Trespassing(19)



“You sure about that?”

“I just don’t know why she’d say it.”

“You’re in a gated community. We should have record of anyone coming in.”

“Unless they came in with the gate code. Or came through the county forest preserve. But we haven’t lived here very long. I wonder if she might even mean our kitchen in Old Town.”

“When did you leave Old Town?”

“This past spring.”

“Is there anyone who can help you out tonight? Anyone who can come stay with you while you wait for him to come home?”

“You think he’ll come home.”

For the first time, Detective Guidry cracks a smile. “I do.”

I hope he’s right, that I’ve overreacted, that I did contact the wrong company.

“Can you call your mother maybe?”

My heart plummets to the hollow of my gut. “I wish I could.”

He continues. “Even if she isn’t local—”

“She died when I was eighteen.”

“I’m sorry. Father? Siblings? Aunt? Cousins?”

I shake my head. There’s no one. I never knew my father, and when my mother died, I officially became a wolf without a pack.

“Your friend . . .” He checks his notes. “Claudette Winters. Give her a call maybe.”

I take a deep breath and mentally debate whether or not I should explain the difference between friends like my estranged college roommate and friends like my neighbor. Some friends you can entrust with anything and everything that crosses your heart and mind. Others, you tread carefully with, in order to decide what information to disclose. I just don’t know Claudette well enough yet to determine which of the two categories she falls into. However, given my lack of options here . . . “Yes. That’s a possibility.”

“Keep calling him, check credit card statements, cell phone records, what have you, for recent activity. Keep me informed. But in the meantime, you shouldn’t be alone. This IVF business sounds like quite an ordeal. Maybe that’s why your husband checked out. Maybe the news about this embryo—”

“He was gone by the time I got the call. He still doesn’t know.”

“Lieutenant?” The call comes from across the house.

Guidry raises a finger to delay whatever the beckoning officer needs, then pockets his notebook. “You’ll call Claudette Winters?”

“Sure.” I won’t do it tonight. I’m not together enough for a visit from Claudette. But I don’t see an end to the conversation without my acquiescing.

“Got a minute, Lieutenant?”

I’m already on my way to the great room when Guidry falls in step behind me.

Elizabella is sitting at her table with a uniformed officer, pointing out details in her drawings. “This is the water where his plane is. And over here is where the big house is, by the big boat. And here’s my daddy at God Land and my baby brothers, who went to God before they were born.”

“Where’s Nini?” the officer asks.

“Silly. Nini is on your lap.”

“On my lap?”

“She’s being good.”

“Is she usually naughty?”

“She gets us in trouble all the time.”

“And she’s the one who told you Daddy went to God?”

“Not to God. He’s at God Land.”

“Does Mommy know he’s at God Land?”

“Yes.”

“How does Mommy know?”

I stiffen. This officer is insinuating that I know what happened to my husband. Furthermore, that I’m responsible.

“She watched. He kissed me bye-bye, and she watched.”





Chapter 9

November 14

“I need to leave a message for Lieutenant Jason Guidry.” I say the name as articulately as I can, given I’m choking on tears. I pull the phone away for a split second, to blow my nose again.

“I can connect you to his voice mail,” the switchboard operator says, “but the schedule has him out until Tuesday.”

“Out? As in . . . on vacation?” I’ve tried his cell phone. I left three messages for him already. “How can he be on vacation when my husband is missing?”

No one can tell me Micah isn’t missing now. He was supposed to be home over twenty-four hours ago. There’s been no activity on his credit cards. No activity on his cell phone. And Diamond Corporation—I’m certain I’ve reached the correct company after calling at least seven others with similar names—still denies knowing him.

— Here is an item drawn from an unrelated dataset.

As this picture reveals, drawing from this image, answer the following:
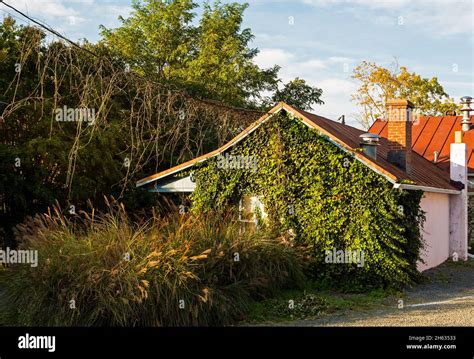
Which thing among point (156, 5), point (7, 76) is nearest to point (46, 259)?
point (7, 76)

“Would you like his voice mail?”

After a stuttering inhalation, I say, “Yes. Thank you.” I wait for the machined voice to prompt me to leave a message.

“Detective, this is Veronica Cavanaugh calling again. Please call me back.” A sob escapes me. “No word from Micah.”

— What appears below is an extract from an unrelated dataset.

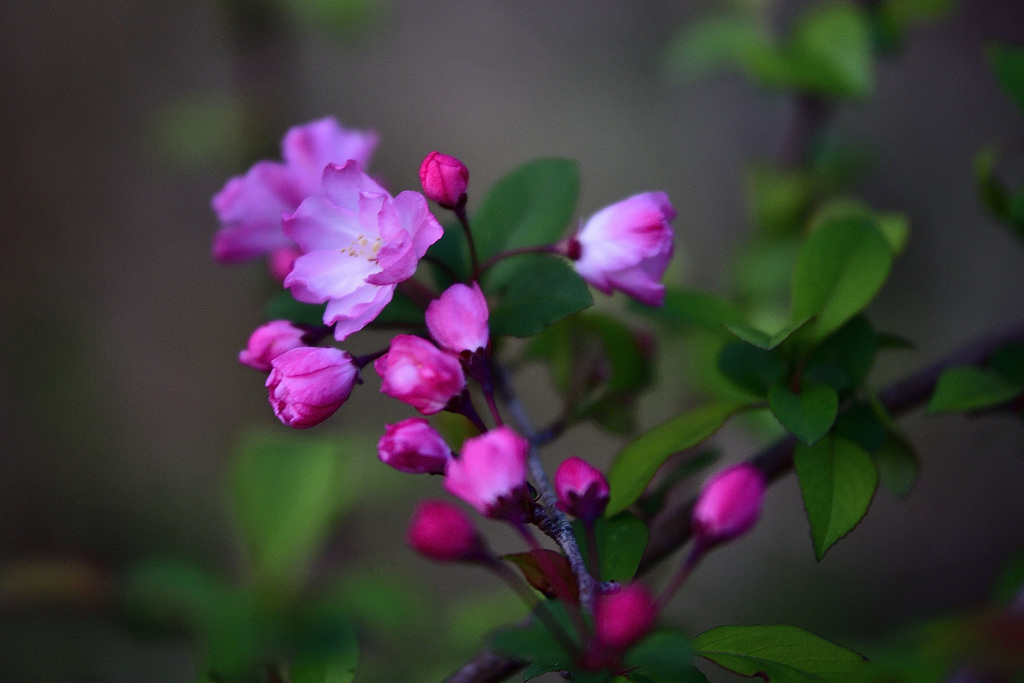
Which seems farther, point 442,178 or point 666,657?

I stand there stupidly, with the phone to my ear, as if I expect the voice mail to comfort or console me. “I just—” But there’s nothing else to say. I hang up the phone and drop my head into my hands.

Nearly instantly, the phone begins to ring. I answer without looking at the caller ID. “Hello?”

It’s the IVF clinic. I vaguely remember listening to the details of yesterday’s report: “Not generating at an acceptable rate.” I repeat the news matter-of-factly. Without Micah, there’s no reason to generate embryos at all. But I repeat what I remember from the clinic’s last call: “Cautiously optimistic about the embryo.”